EXERCISE DIRECTIONS | Format every line of the items below as a numbered list, and omit the blank lines.

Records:
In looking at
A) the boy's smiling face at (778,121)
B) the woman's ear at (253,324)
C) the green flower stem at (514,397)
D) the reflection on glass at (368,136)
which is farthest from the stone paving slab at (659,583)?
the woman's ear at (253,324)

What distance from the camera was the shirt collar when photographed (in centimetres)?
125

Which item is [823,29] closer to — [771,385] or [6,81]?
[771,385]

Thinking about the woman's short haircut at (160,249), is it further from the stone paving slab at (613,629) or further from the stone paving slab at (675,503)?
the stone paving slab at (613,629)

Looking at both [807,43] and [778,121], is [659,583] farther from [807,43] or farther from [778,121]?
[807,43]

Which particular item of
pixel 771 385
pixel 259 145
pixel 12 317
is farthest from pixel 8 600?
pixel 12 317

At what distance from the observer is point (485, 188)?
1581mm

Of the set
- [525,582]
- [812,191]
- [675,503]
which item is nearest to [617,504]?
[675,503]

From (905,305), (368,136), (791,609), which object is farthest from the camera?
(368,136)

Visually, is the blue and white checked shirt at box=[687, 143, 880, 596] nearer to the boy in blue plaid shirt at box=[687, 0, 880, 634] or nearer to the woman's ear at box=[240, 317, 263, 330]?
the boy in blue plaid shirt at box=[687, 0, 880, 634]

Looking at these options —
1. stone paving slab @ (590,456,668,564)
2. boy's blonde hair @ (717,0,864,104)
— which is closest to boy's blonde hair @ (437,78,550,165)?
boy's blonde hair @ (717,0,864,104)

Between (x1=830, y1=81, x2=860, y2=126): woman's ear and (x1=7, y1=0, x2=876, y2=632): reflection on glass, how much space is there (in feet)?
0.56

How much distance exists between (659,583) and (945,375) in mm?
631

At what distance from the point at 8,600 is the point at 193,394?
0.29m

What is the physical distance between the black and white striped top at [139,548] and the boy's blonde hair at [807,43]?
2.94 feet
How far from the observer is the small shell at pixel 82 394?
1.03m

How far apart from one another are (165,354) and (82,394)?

OUTPUT OF THE TASK |
1. In looking at
2. A) the boy's smiling face at (778,121)
3. B) the woman's ear at (253,324)
4. C) the green flower stem at (514,397)
5. D) the reflection on glass at (368,136)
6. which is farthest from the stone paving slab at (659,583)?
7. the woman's ear at (253,324)
8. What distance from the camera was the shirt collar when photographed (in centimetres)?
9. 125
10. Which item is [823,29] closer to — [771,385] or [6,81]?
11. [771,385]
12. Thinking about the woman's short haircut at (160,249), is it further from the stone paving slab at (613,629) or further from the stone paving slab at (675,503)?
13. the stone paving slab at (613,629)
14. Looking at both [807,43] and [778,121], is [659,583] farther from [807,43] or farther from [778,121]?
15. [807,43]
16. Which particular item of
17. pixel 771 385
18. pixel 259 145
19. pixel 12 317
20. is farthest from pixel 8 600?
21. pixel 12 317
22. At what distance from the observer is point (485, 188)?
23. 1581mm
24. Of the set
25. - [525,582]
26. - [812,191]
27. - [675,503]
28. which item is nearest to [617,504]?
29. [675,503]
30. From (905,305), (368,136), (791,609), which object is farthest from the camera?
31. (368,136)
32. Visually, is the blue and white checked shirt at box=[687, 143, 880, 596] nearer to the boy in blue plaid shirt at box=[687, 0, 880, 634] or nearer to the woman's ear at box=[240, 317, 263, 330]?
33. the boy in blue plaid shirt at box=[687, 0, 880, 634]
34. Looking at these options —
35. 1. stone paving slab @ (590,456,668,564)
36. 2. boy's blonde hair @ (717,0,864,104)
37. — which is closest to boy's blonde hair @ (437,78,550,165)?
38. boy's blonde hair @ (717,0,864,104)
39. Between (x1=830, y1=81, x2=860, y2=126): woman's ear and (x1=7, y1=0, x2=876, y2=632): reflection on glass, how much space is there (in feet)?
40. 0.56
41. How much distance exists between (659,583) and (945,375) in mm?
42. 631
43. At what distance from the point at 8,600 is the point at 193,394?
44. 0.29m
45. What is the physical distance between the black and white striped top at [139,548] and the boy's blonde hair at [807,43]?
46. 2.94 feet
47. How far from the observer is the small shell at pixel 82 394?
48. 1.03m
49. How far apart from one another are (165,354) and (82,394)?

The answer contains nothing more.